Lynn Thomas, the state solicitor general, said cases like Hightower's also "contributed a good deal to the public impatience."
Hightower was acquitted of rape in 1972 on the grounds that he was mentally defective, and under the law then in effect was sent for treatment to the Idaho security mental facility.
In late 1973 social workers, apparently happy with his progress, transferred him to an unguarded community mental health center here, and he walked away. Two hours after his escape, according to later court testimony, Hightower forced a 22-year-old Boise state college student to drive him to a secluded area, where he raped her. Captured two months later, he was acquitted of that rape charge, also on grounds of mental illness, and was sent back to the state mental facility.
When Hightower asked to be released in 1975 to a less restricted facility, psychiatrists at a hearing gave conflicting testimony on his mental state. Two said he was sane at the time of the rapes. Dr.

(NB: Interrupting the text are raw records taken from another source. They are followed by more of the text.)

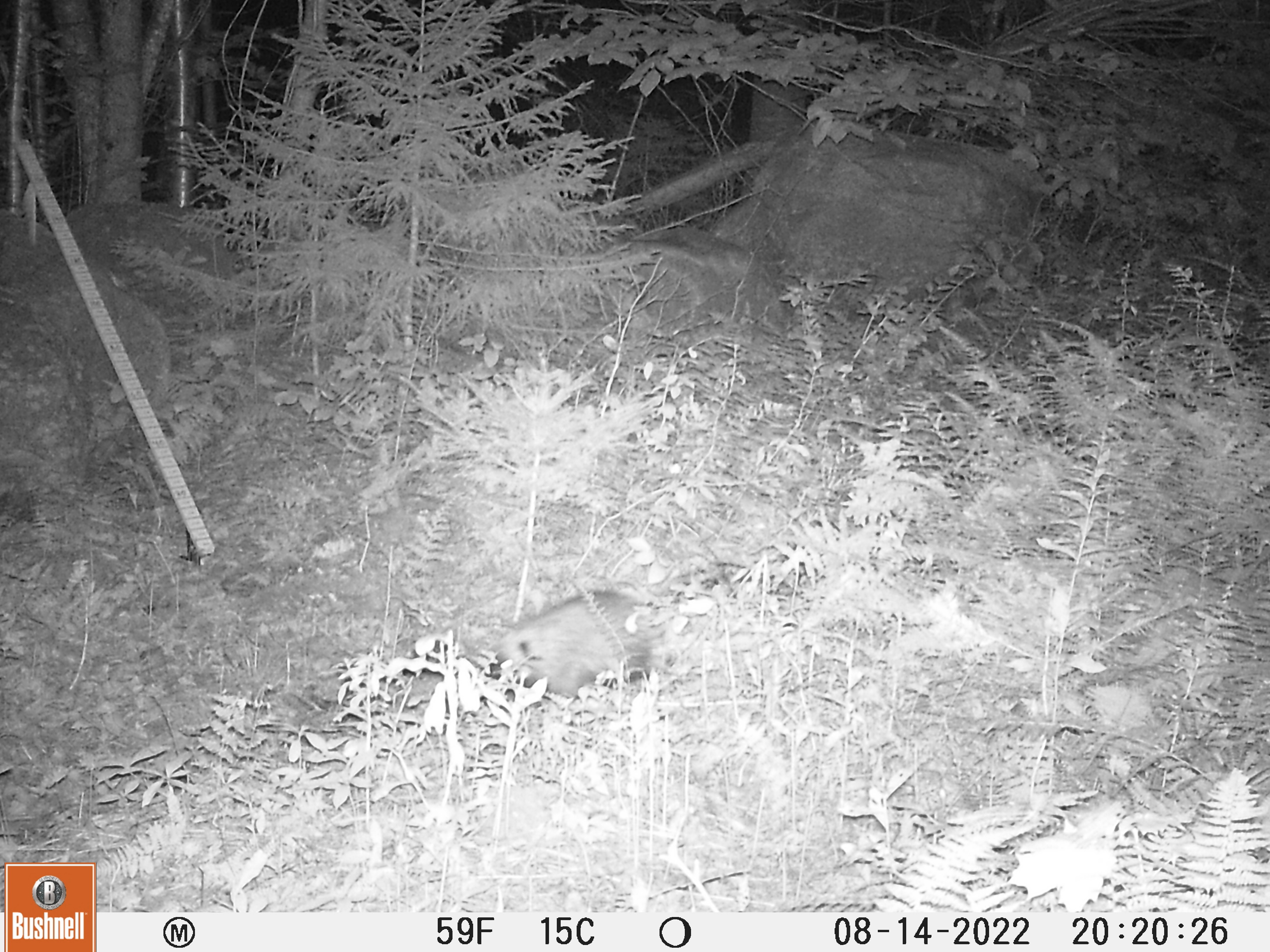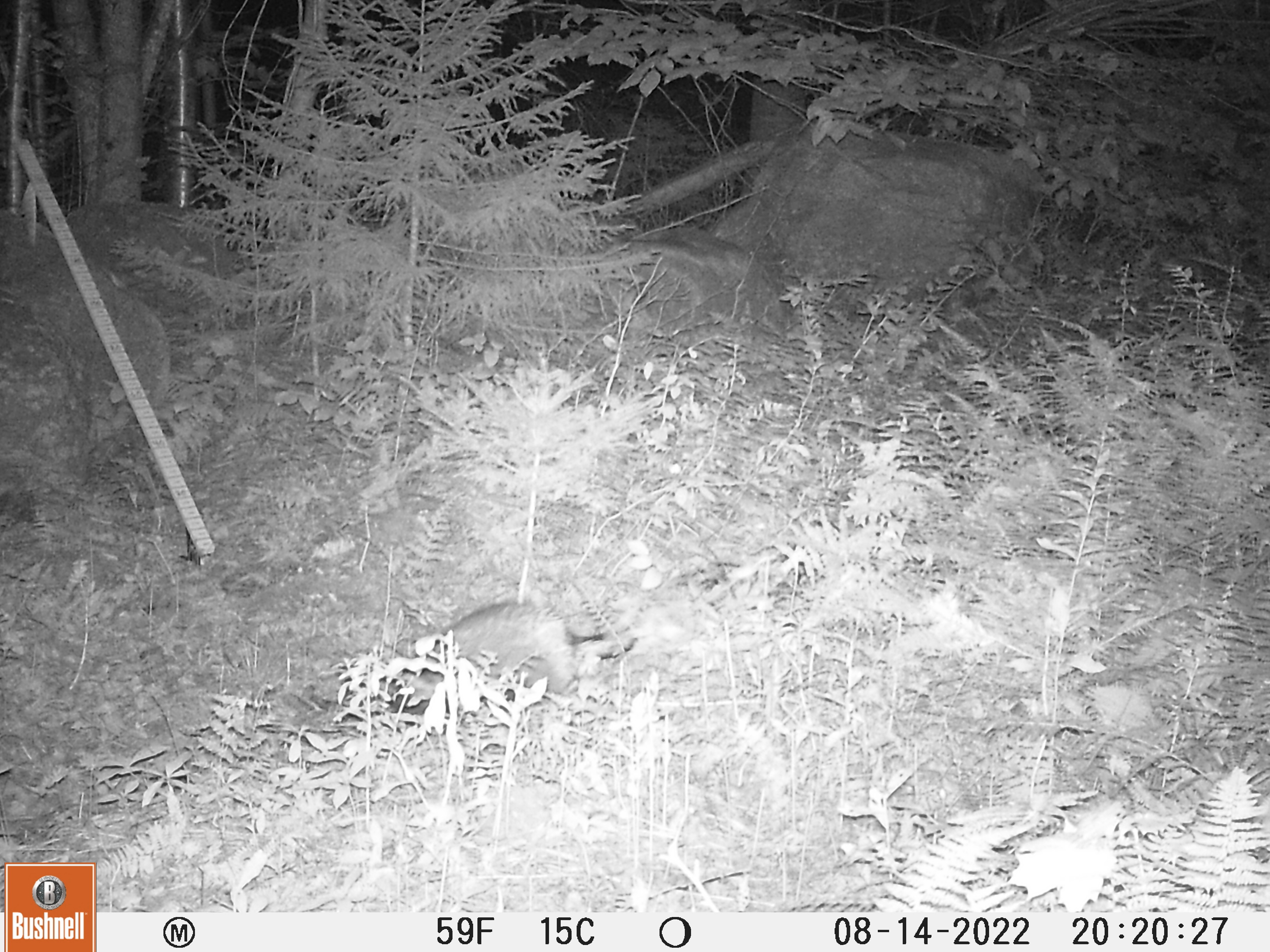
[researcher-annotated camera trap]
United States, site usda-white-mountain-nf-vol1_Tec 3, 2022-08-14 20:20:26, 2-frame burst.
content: unidentified animal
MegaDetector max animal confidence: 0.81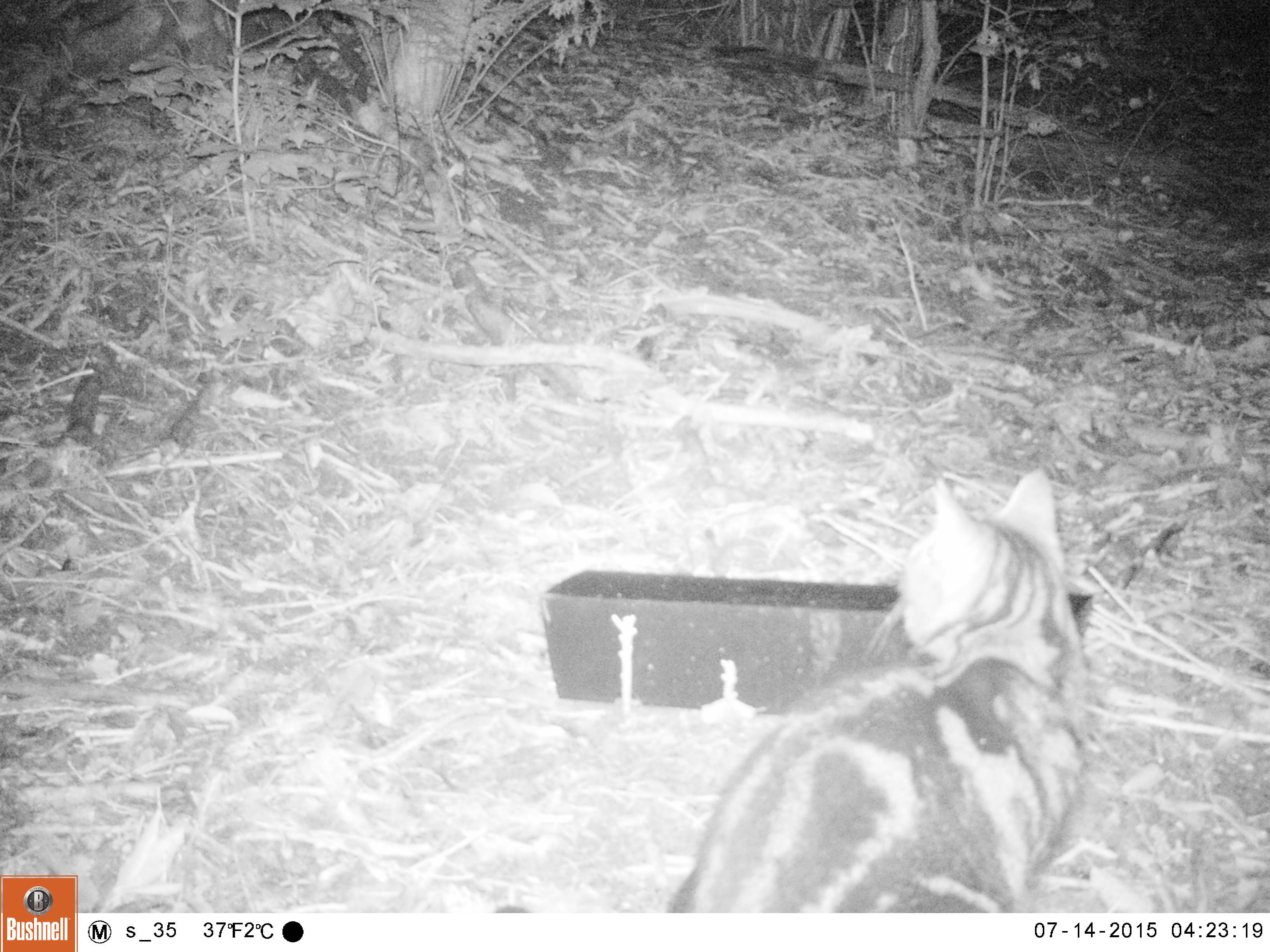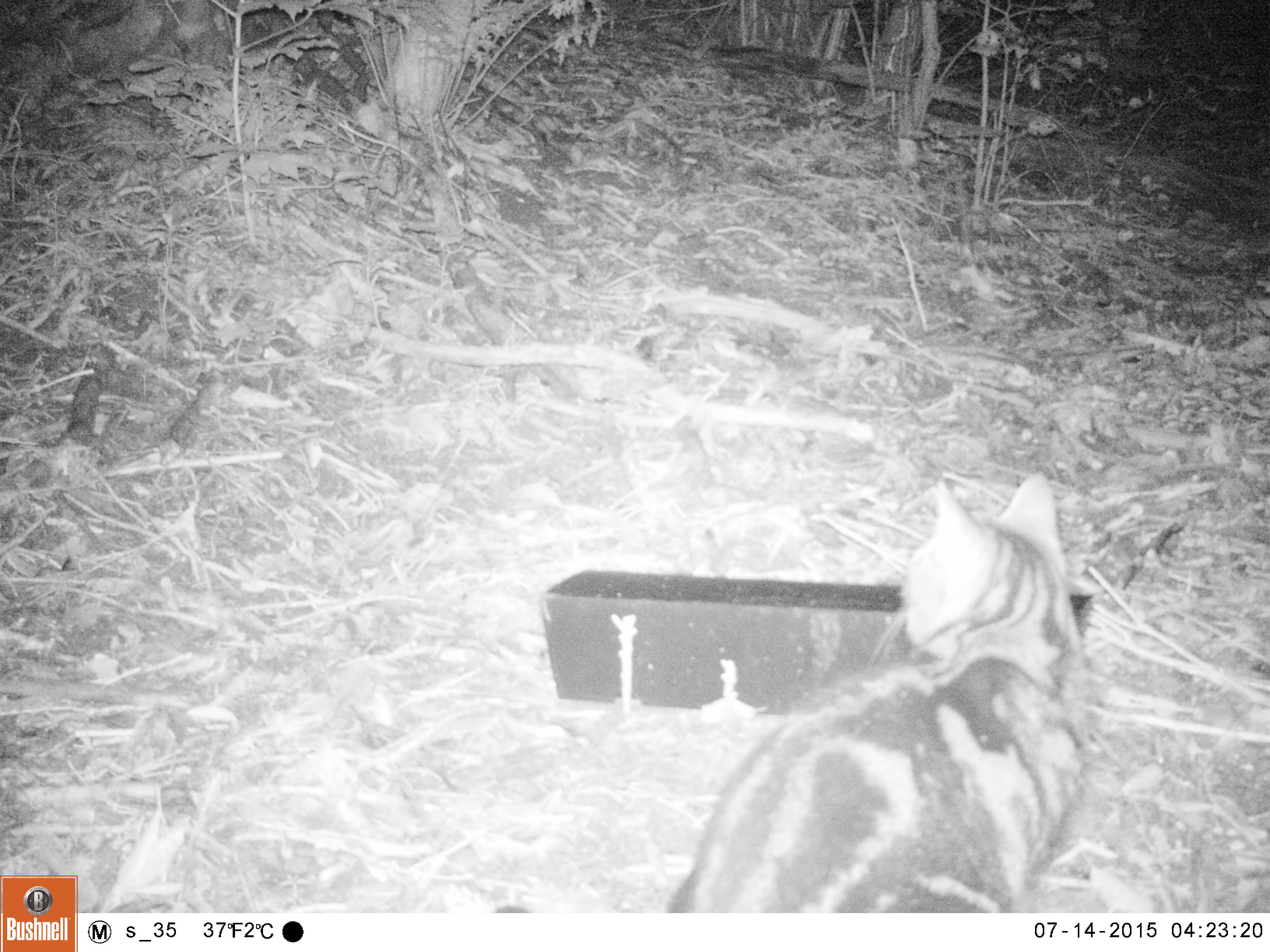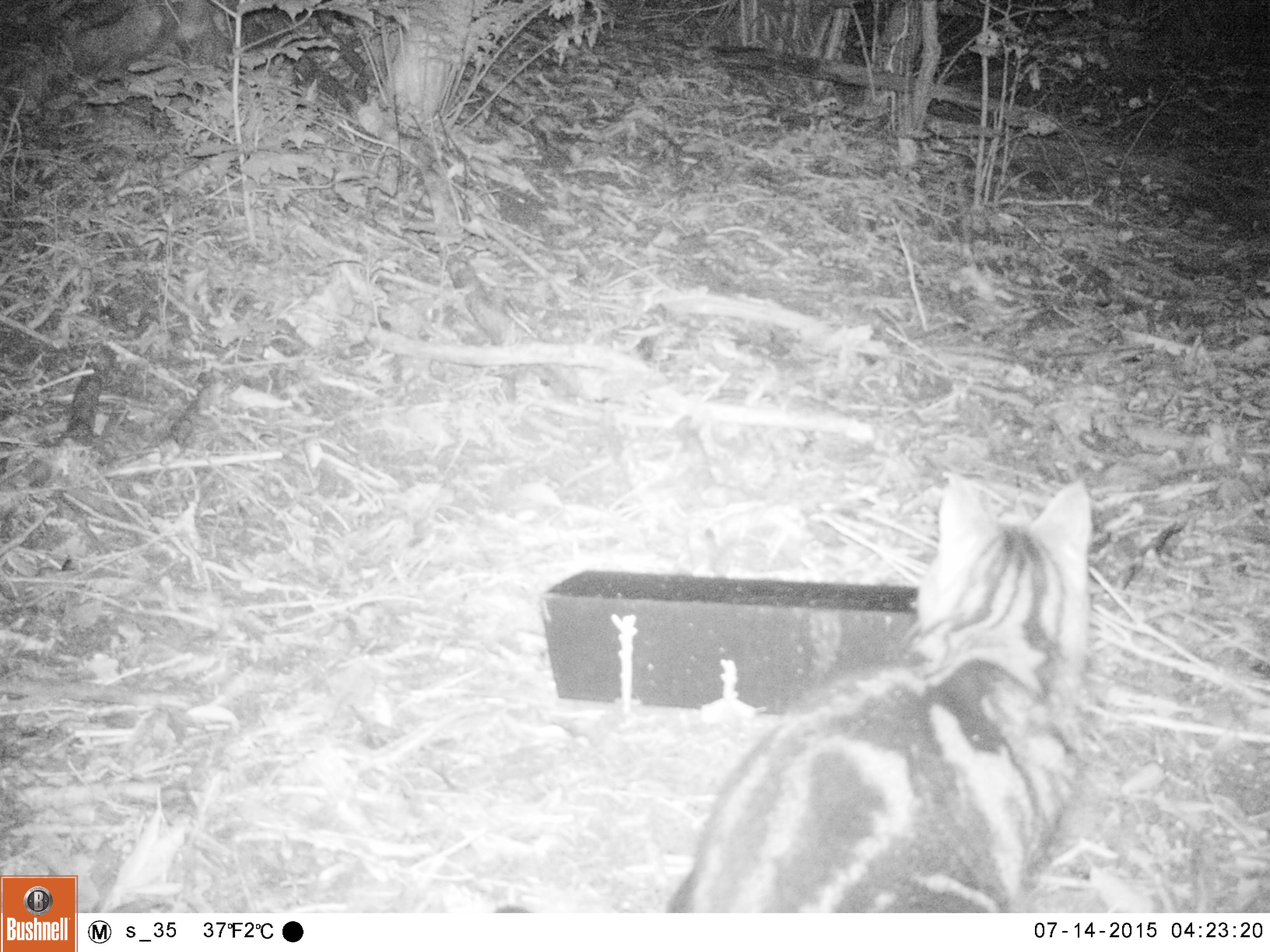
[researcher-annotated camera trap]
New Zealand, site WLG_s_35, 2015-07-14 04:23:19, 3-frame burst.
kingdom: Animalia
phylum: Chordata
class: Mammalia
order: Carnivora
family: Felidae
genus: Felis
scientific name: Felis catus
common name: domestic cat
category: cat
Cat (domestic cat) (Felis catus).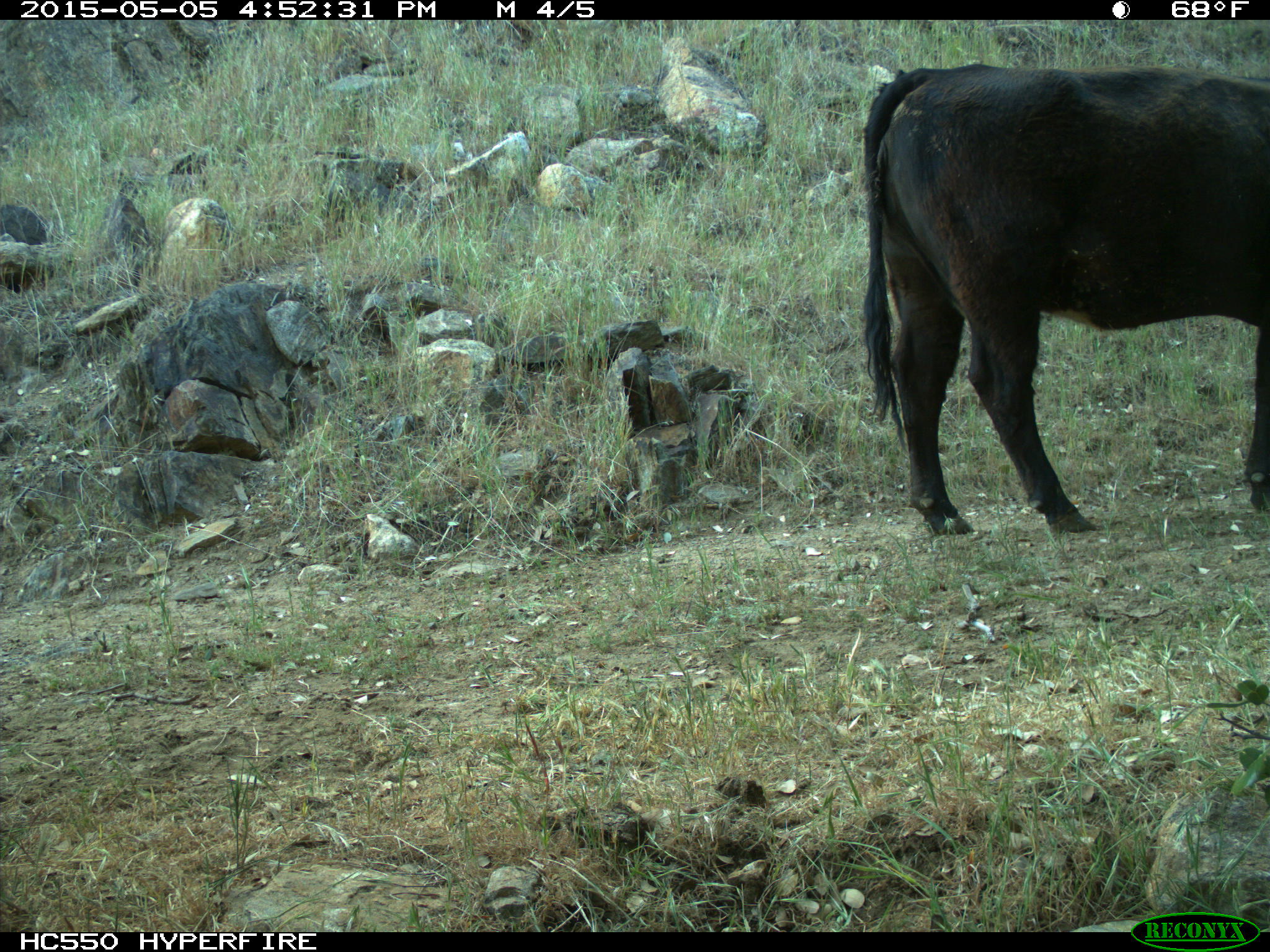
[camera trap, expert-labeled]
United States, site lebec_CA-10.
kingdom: Animalia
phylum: Chordata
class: Mammalia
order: Artiodactyla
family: Bovidae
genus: Bos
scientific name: Bos taurus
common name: domestic cow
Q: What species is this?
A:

Karl E. Humiston, a state psychiatrist, argued that Hightower had been mentally unbalanced because of "unstable blood sugar" at the time of the rapes, but would not be a danger "as long as he continues to eat well and avoid sugar and coffee."
News accounts of the testimony caused further public disenchantment with the state's insanity defense. Judge W. E. Smith surprised Hightower by sending him back for trial for one of the earlier rapes. He was convicted and sentenced to 25 years. But the state supreme court reversed Smith's decision in 1980.
Hightower, meanwhile, had been paroled and had moved to Washington, where he worked briefly in a center for juvenile delinquents because of good references from Idaho psychologists. Shortly after Idaho officials sought his return for more psychiatric treatment he was arrested for shooting the nurse and was convicted last month of assault with intent to kill.
Under Idaho's new law, attorneys said, a defendant like Hightower or Hinckley probably would be found guilty. After the guilty verdict, a judge would hear psychiatric testimony to determine if his sentence should include some time under psychiatric care at the state prison.
Nevin argued, however, that judges are far less sympathetic to efforts to plead mental illness than are juries, and that many defendants will be sent to the regular state penitentiary.